Alasan mengapa Angga langsung memasang muka masam dan suasana hatinya mendadak buruk adalah karena begitu dia pulang dan masuk ke dalam kamar disana dia sudah dinantikan oleh Doni dengan tempat tidurnya yang dipenuhi dengan barang-barang porno. Mulai dari DVD, majalah, panduan tentang BDSM, dan beberapa salinan Kamasutra.
Angga mendesah sebal, kepalanya mendadak berdenyut nyeri. “Kenapa semua benda itu harus berada di atas tempat tidurku? Bagaimana kalau ada adik perempuanku yang berkunjung dan melihat ulahmu ini? aku tidak ingin adikku menganggapku sebagai kakak yang cabul!”

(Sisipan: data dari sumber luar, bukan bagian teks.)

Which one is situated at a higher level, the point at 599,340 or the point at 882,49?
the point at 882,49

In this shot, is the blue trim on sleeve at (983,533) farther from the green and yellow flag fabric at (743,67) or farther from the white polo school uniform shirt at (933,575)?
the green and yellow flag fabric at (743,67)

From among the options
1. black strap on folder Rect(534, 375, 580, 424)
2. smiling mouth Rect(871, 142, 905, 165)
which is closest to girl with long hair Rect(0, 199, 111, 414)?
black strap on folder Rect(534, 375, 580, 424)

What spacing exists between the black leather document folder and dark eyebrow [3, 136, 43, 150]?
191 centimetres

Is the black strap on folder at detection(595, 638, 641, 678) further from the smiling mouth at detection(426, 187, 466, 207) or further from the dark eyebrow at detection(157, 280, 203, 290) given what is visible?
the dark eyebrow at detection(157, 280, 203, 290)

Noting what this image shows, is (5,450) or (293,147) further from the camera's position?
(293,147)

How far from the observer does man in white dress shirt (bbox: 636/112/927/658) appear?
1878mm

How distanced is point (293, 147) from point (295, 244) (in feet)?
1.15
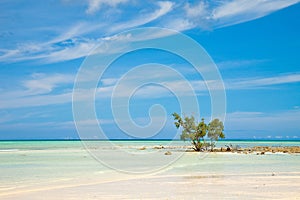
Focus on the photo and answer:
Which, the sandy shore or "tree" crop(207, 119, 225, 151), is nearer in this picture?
the sandy shore

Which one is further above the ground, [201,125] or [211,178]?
[201,125]

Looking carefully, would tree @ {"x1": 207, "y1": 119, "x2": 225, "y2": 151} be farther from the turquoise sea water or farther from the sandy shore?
the sandy shore

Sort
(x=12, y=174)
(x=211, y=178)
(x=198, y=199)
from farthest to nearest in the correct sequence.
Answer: (x=12, y=174)
(x=211, y=178)
(x=198, y=199)

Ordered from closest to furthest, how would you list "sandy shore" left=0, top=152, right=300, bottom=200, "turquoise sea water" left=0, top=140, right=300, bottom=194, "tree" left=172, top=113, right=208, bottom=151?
"sandy shore" left=0, top=152, right=300, bottom=200, "turquoise sea water" left=0, top=140, right=300, bottom=194, "tree" left=172, top=113, right=208, bottom=151

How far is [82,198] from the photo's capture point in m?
14.0

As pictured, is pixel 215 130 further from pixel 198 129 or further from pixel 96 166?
pixel 96 166

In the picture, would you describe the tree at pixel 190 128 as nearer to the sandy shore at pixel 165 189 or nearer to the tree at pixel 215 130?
the tree at pixel 215 130

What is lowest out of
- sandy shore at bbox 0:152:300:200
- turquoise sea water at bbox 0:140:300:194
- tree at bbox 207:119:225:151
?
sandy shore at bbox 0:152:300:200

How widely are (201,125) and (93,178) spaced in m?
30.0

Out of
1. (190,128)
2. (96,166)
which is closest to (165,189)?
(96,166)

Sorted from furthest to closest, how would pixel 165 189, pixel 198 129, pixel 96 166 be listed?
1. pixel 198 129
2. pixel 96 166
3. pixel 165 189

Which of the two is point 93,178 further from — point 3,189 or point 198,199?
point 198,199

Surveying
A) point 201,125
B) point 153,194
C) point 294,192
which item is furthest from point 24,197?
point 201,125

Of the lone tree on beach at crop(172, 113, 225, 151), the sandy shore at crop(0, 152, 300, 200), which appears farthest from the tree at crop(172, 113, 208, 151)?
the sandy shore at crop(0, 152, 300, 200)
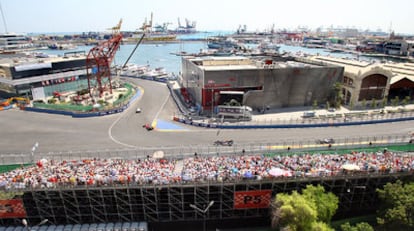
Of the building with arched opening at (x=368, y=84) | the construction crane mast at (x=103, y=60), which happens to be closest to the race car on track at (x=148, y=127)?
the construction crane mast at (x=103, y=60)

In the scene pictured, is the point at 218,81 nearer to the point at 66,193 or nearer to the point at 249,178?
the point at 249,178

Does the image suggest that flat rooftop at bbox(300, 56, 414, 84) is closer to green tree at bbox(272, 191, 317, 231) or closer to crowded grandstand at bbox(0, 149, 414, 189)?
crowded grandstand at bbox(0, 149, 414, 189)

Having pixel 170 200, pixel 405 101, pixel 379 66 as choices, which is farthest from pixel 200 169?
pixel 405 101

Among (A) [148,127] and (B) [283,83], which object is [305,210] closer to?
(A) [148,127]

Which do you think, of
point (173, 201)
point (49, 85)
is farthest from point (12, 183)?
point (49, 85)

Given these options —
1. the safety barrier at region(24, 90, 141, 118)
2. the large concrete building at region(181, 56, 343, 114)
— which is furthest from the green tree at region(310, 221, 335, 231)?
the safety barrier at region(24, 90, 141, 118)

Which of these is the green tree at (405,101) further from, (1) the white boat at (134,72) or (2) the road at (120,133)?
(1) the white boat at (134,72)
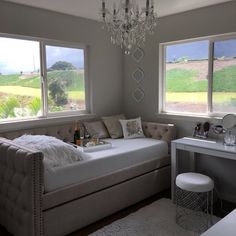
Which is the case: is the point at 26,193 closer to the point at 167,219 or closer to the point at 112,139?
the point at 167,219

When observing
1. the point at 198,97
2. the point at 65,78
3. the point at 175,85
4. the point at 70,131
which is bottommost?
the point at 70,131

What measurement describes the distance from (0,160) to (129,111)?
7.67ft

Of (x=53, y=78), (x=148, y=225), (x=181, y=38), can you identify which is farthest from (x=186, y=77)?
(x=148, y=225)

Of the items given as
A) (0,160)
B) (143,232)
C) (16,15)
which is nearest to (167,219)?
(143,232)

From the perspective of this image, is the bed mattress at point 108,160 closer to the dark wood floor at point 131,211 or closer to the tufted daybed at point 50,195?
the tufted daybed at point 50,195

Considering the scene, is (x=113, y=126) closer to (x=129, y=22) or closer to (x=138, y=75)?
(x=138, y=75)

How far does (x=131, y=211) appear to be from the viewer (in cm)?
298

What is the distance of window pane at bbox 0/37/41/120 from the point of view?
317 centimetres

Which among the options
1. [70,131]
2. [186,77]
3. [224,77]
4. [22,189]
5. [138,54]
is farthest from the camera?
[138,54]

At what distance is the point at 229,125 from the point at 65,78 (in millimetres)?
2239

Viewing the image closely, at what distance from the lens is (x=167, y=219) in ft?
9.07

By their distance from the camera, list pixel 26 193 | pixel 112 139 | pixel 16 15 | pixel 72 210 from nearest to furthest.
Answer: pixel 26 193
pixel 72 210
pixel 16 15
pixel 112 139

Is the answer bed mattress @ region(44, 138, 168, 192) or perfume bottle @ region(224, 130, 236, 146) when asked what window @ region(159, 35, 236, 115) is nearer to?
perfume bottle @ region(224, 130, 236, 146)

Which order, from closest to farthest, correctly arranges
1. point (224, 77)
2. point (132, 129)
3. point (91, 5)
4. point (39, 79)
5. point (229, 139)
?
point (229, 139), point (91, 5), point (224, 77), point (39, 79), point (132, 129)
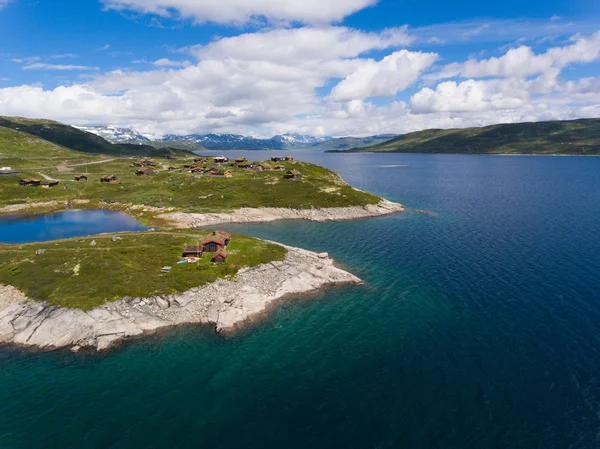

Doni terkekeh saat dia duduk di ambang jendela. “Kalau begitu aku sarankan kau mencari tempat yang tepat untuk menyembunyikan semua itu. Riri sudah marah saat aku merebut beberapa simpanannya hanya untuk kuberikan padamu. Jadi aku tidak bisa mengambil yang lainnya lagi.”
“Tunggu, barang ini milik Riri?” tanya Angga sedikit terganggu.
“Tidak semuanya. Beberapa ada yang milikku juga. Anggaplah ini bentuk solidaritas pertemanan. Aku teringat kau mungkin butuh refrensi untuk memperluas wawasanmu. Dan ketika aku menceritakan apa yang terjadi soal kau dan sepupuku. Tiba-tiba saja aku mendapatkan uang untuk membelikanmu beberapa koleksi baru.” Doni kemudian mengeluarkan segepok uang tunai dan melemparkannya kepada Angga. “Pembayaran dimuka untuk pekerjaanmu, kawan. Ini sesuai dengan skill-mu yang luar biasa karena bisa bertahan bahkan sampai merangkak pergi meski Riri telah membuatmu kewalahan. Salut!”
Angga mendengus dan segera menyimpan uang yang dia terima ke dalam laci mejanya. “Sudahi basa-basinya. Jadi siapa orang yang sudah memberiku DP sebanyak ini?” tanyanya.
Walau pun masih agak takut lantaran uang yang dia terima terbilang cukup besar. Bahkan sebesar gaji sebulan pekerja kantoran. Angga tidak pernah sedikitpun mengira bahwa dia akan dibayar untuk mendiuri perempuan. Jadi dia bingung sekarang karena situasi ini membuatnya tidak bisa lari lagi. Dia tahu ini pekerjaan yang buruk, tetapi karena menghasilkan uang dengan mudah dia pun jadi tergoda.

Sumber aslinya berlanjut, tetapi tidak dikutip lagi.